### MATERIAL TO PROCESS
=-=-=-=-=
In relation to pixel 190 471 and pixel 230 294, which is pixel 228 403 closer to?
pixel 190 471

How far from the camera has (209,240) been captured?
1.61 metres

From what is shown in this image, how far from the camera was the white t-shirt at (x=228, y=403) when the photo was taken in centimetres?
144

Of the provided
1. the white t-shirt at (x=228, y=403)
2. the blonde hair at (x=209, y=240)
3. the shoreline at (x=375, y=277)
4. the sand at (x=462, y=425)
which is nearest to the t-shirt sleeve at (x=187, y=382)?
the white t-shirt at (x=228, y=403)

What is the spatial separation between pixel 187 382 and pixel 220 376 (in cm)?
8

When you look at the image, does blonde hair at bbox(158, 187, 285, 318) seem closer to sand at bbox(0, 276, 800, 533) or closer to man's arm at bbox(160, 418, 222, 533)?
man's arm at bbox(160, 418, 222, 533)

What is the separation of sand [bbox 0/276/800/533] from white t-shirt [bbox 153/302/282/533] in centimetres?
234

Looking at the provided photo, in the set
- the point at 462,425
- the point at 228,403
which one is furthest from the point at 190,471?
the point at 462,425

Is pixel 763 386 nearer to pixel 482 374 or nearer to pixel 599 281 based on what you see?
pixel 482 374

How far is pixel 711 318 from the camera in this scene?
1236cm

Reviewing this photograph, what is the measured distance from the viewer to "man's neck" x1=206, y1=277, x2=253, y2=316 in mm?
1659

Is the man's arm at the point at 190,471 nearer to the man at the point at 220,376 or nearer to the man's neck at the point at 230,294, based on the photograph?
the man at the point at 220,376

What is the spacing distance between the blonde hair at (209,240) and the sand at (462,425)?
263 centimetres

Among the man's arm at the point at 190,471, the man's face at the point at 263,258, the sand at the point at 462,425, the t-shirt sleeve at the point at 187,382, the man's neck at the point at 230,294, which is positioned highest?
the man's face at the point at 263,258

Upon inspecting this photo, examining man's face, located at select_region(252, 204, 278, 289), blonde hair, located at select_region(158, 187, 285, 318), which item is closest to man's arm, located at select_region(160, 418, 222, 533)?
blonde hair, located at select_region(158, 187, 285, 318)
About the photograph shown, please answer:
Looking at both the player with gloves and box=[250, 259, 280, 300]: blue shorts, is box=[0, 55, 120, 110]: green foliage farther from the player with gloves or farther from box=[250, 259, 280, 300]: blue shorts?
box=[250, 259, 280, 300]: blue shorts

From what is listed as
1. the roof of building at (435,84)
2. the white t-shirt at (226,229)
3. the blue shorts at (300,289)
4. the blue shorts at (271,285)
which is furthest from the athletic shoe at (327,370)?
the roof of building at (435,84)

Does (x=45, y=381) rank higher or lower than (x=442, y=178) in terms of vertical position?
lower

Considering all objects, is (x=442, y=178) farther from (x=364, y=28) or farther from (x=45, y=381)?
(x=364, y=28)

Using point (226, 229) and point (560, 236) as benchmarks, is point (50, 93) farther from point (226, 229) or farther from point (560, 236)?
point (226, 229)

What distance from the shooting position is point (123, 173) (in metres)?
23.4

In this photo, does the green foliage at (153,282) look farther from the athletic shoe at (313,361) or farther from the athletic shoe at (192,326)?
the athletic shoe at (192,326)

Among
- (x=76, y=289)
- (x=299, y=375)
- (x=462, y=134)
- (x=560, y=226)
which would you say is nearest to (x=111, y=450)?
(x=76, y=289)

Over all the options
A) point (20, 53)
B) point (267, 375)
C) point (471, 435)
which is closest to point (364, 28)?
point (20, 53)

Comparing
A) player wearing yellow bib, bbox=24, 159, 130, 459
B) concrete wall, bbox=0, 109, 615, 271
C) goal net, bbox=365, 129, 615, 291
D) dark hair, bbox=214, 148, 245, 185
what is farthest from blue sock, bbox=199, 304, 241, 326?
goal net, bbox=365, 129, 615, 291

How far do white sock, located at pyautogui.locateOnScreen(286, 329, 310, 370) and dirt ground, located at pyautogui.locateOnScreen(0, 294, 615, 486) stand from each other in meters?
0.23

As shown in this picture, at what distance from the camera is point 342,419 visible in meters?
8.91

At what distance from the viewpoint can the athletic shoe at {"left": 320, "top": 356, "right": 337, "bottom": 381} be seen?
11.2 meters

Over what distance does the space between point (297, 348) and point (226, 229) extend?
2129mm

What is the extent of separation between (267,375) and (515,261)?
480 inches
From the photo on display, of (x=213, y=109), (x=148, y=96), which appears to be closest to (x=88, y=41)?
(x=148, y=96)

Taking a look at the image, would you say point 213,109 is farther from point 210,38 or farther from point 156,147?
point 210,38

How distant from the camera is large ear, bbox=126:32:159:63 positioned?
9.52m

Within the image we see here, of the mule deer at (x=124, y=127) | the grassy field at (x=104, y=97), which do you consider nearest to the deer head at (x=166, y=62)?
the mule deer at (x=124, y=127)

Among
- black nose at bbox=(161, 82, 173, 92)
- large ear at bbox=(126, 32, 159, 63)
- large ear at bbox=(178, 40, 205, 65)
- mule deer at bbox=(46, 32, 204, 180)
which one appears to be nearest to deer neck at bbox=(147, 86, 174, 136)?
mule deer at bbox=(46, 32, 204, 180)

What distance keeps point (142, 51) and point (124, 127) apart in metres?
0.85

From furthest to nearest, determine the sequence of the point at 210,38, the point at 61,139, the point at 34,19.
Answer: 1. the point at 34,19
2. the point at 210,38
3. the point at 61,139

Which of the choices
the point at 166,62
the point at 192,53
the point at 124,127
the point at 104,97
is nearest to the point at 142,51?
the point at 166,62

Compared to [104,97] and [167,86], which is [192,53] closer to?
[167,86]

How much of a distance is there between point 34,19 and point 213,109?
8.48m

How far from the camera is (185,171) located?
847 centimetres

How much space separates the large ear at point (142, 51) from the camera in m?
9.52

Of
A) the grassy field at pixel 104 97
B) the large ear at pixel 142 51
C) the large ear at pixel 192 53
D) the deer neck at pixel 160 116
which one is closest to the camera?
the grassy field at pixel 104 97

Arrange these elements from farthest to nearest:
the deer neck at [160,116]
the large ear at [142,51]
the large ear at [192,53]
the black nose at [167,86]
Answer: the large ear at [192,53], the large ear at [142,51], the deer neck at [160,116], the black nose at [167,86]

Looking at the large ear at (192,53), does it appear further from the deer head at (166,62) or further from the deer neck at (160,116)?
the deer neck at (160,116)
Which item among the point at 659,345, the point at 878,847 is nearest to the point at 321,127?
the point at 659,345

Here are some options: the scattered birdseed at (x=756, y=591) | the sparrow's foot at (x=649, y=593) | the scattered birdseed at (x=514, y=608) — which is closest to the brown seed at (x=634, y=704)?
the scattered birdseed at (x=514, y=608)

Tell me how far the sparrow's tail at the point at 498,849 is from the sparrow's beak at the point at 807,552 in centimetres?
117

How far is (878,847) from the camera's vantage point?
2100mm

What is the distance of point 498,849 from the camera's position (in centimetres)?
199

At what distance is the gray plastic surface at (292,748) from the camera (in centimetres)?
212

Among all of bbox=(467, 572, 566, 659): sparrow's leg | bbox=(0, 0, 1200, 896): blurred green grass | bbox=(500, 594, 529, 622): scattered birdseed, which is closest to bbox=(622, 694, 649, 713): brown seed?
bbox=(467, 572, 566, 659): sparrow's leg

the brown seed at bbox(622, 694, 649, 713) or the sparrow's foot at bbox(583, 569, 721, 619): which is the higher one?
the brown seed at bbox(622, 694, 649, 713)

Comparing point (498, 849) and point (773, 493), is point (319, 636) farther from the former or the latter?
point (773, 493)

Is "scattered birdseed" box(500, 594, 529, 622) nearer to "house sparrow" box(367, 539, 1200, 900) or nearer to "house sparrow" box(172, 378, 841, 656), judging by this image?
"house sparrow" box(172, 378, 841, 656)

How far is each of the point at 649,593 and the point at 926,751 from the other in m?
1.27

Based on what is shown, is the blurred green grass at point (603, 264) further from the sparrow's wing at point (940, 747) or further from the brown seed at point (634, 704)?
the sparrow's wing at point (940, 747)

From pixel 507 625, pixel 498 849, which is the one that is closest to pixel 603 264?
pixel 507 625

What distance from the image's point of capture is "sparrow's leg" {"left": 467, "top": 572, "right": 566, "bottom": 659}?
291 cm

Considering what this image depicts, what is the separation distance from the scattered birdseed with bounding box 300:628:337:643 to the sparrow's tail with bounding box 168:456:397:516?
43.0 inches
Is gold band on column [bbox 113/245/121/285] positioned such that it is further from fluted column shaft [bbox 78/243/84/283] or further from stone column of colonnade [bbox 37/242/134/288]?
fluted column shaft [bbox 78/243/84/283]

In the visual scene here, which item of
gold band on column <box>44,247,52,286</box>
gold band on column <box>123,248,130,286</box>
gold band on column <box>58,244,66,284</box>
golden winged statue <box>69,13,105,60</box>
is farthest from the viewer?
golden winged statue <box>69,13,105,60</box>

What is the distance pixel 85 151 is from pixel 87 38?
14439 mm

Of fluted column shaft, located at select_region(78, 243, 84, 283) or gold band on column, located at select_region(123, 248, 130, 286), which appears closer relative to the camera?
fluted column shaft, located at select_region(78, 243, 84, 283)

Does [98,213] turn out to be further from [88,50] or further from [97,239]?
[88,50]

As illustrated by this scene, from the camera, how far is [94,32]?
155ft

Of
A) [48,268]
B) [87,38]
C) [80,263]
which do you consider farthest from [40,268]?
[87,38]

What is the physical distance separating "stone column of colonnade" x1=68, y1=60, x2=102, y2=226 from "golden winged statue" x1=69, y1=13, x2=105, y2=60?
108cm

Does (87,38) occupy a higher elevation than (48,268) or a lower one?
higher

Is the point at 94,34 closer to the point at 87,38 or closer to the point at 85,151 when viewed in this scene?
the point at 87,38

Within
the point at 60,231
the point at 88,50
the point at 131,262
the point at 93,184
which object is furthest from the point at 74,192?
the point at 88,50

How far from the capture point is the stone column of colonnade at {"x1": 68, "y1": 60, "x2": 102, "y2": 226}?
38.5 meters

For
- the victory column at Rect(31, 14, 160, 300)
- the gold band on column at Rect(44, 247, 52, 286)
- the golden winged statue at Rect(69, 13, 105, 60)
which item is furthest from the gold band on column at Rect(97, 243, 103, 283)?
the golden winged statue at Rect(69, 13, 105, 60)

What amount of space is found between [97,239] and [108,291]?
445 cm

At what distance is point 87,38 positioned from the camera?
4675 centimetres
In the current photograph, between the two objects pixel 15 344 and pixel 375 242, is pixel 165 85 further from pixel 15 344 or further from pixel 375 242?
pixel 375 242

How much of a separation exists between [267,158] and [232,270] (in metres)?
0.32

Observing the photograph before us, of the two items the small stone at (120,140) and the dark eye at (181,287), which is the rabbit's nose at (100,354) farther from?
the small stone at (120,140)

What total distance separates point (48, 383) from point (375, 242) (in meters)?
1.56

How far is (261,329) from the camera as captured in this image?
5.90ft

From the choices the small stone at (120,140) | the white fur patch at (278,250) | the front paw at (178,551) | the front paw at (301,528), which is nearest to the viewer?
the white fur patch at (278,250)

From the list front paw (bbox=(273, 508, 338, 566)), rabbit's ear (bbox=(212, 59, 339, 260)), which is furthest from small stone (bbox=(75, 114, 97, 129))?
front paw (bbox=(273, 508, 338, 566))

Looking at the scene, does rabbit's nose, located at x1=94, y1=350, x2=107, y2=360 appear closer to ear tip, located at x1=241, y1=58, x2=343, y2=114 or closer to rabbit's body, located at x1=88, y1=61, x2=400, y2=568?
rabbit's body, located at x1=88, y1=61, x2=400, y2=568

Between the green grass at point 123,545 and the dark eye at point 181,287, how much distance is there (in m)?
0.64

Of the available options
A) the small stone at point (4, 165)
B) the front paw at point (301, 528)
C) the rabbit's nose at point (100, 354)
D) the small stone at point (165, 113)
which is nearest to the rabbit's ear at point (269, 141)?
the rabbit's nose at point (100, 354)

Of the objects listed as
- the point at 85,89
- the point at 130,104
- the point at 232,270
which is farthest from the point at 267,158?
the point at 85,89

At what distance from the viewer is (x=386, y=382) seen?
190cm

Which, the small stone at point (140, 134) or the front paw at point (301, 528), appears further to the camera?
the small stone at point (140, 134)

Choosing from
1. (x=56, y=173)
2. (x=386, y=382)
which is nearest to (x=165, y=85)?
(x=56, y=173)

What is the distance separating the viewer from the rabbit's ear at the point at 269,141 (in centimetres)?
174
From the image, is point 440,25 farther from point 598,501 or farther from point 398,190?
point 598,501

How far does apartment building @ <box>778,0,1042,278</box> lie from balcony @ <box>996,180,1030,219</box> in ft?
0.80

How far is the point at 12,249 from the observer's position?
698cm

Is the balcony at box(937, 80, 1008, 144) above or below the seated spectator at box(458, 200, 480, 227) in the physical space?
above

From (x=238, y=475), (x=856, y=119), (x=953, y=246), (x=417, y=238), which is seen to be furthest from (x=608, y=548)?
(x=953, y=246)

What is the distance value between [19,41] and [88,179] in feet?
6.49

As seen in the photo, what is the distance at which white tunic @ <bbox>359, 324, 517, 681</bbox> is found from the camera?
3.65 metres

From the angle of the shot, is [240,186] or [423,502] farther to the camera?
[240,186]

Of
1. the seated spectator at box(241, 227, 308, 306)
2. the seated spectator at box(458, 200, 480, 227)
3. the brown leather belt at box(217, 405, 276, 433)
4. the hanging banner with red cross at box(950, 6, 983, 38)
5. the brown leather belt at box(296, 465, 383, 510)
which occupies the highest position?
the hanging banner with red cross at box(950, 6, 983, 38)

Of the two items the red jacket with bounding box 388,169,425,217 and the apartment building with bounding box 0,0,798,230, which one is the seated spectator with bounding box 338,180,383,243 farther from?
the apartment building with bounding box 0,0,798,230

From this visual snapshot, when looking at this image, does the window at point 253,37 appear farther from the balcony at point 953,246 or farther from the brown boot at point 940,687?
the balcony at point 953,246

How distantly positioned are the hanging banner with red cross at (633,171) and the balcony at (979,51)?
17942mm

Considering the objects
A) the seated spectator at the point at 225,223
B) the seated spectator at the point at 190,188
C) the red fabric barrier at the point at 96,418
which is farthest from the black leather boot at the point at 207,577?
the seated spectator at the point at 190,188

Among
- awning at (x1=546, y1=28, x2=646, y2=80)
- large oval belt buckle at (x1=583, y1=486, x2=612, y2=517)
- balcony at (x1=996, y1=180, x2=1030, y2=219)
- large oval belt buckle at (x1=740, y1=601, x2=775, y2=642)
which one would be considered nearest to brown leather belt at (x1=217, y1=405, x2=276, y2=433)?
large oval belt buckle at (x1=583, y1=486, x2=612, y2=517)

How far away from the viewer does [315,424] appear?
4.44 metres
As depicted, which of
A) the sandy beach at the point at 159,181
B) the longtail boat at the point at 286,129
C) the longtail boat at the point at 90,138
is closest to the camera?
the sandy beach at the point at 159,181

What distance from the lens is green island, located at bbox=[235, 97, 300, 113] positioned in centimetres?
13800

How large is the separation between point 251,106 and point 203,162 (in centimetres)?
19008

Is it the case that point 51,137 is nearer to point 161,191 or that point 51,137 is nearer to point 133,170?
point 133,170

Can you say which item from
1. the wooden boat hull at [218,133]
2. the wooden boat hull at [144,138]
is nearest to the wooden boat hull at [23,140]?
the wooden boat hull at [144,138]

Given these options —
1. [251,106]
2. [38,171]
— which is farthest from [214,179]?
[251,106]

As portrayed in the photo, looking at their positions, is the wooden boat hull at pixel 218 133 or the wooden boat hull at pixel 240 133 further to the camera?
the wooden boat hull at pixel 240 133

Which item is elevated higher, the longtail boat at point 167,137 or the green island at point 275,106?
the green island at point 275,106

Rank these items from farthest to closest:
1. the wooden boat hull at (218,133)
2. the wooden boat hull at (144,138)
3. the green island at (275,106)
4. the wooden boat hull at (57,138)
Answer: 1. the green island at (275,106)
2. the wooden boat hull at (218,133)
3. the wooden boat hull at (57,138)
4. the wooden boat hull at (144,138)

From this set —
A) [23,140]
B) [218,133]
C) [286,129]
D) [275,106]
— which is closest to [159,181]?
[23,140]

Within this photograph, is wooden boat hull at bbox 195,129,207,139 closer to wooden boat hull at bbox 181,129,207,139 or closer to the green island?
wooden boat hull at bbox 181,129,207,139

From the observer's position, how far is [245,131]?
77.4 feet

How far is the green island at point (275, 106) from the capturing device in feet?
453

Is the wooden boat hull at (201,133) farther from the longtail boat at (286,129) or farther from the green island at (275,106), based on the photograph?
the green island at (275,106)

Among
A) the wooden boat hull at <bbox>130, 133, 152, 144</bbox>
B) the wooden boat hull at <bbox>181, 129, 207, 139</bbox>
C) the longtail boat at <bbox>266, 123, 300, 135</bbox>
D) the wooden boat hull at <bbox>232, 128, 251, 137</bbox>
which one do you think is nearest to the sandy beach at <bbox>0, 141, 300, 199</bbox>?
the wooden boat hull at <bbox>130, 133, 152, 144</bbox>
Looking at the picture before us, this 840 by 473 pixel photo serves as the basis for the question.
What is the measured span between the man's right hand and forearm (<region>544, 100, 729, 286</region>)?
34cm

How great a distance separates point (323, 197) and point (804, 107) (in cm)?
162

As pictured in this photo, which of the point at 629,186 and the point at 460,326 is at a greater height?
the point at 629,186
=-=-=-=-=
### GOAL
Reproduce only the lines running from the one that contains "Looking at the picture" to the last line of the records.

### ANSWER BELOW
Looking at the picture before us, this 840 by 473 pixel photo serves as the basis for the question.
What is the measured span between the man's right hand and forearm (<region>544, 100, 729, 286</region>)?
34cm

How great a distance separates point (323, 197) and point (804, 107) (in cm)?
162

As pictured in this photo, which of the point at 629,186 and the point at 460,326 is at a greater height?
the point at 629,186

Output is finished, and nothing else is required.